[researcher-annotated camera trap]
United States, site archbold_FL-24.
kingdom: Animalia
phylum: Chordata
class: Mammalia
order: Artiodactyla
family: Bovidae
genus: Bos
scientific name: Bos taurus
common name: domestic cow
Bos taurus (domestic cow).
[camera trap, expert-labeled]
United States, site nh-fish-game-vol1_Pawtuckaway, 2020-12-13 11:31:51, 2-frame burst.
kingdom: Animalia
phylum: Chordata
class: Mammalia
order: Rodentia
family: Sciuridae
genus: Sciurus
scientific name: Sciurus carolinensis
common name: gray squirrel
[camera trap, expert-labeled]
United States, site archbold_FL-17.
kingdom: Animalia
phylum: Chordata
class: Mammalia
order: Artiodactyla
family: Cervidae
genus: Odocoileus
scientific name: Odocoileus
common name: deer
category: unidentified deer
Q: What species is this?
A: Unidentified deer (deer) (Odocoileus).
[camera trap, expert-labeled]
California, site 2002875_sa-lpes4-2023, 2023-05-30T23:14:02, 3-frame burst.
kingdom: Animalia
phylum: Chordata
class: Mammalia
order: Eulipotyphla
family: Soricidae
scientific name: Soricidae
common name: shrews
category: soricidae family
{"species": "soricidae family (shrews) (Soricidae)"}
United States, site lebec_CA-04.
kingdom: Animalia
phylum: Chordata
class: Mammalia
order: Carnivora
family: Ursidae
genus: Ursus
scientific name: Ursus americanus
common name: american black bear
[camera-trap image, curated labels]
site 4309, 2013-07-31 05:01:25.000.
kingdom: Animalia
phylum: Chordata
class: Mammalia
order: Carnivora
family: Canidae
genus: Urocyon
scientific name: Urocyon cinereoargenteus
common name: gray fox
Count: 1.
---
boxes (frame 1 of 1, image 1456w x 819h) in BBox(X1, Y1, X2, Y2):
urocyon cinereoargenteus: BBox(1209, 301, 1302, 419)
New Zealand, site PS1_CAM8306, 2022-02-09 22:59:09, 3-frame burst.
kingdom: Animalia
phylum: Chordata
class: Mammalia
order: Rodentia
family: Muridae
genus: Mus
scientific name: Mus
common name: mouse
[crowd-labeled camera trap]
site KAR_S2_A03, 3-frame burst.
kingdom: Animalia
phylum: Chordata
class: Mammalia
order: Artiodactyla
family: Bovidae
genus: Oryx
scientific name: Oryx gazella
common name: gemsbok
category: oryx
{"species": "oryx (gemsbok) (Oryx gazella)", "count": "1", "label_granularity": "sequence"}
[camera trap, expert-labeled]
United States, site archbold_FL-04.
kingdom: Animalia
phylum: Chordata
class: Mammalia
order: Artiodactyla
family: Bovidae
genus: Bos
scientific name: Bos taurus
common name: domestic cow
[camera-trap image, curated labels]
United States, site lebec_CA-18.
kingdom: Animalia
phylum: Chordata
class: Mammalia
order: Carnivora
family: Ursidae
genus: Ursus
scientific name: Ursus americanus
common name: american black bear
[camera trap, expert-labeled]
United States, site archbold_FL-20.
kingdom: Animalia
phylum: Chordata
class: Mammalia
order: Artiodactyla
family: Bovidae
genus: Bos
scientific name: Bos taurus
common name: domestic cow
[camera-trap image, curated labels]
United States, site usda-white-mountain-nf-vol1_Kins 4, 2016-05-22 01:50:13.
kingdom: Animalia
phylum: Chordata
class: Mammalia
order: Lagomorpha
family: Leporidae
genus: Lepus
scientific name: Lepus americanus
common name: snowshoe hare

**What the task asks**
Go through the records and gather the lines that hold "gazella".

**Answer box**
scientific name: Oryx gazella
{"species": "oryx (gemsbok) (Oryx gazella)", "count": "1", "label_granularity": "sequence"}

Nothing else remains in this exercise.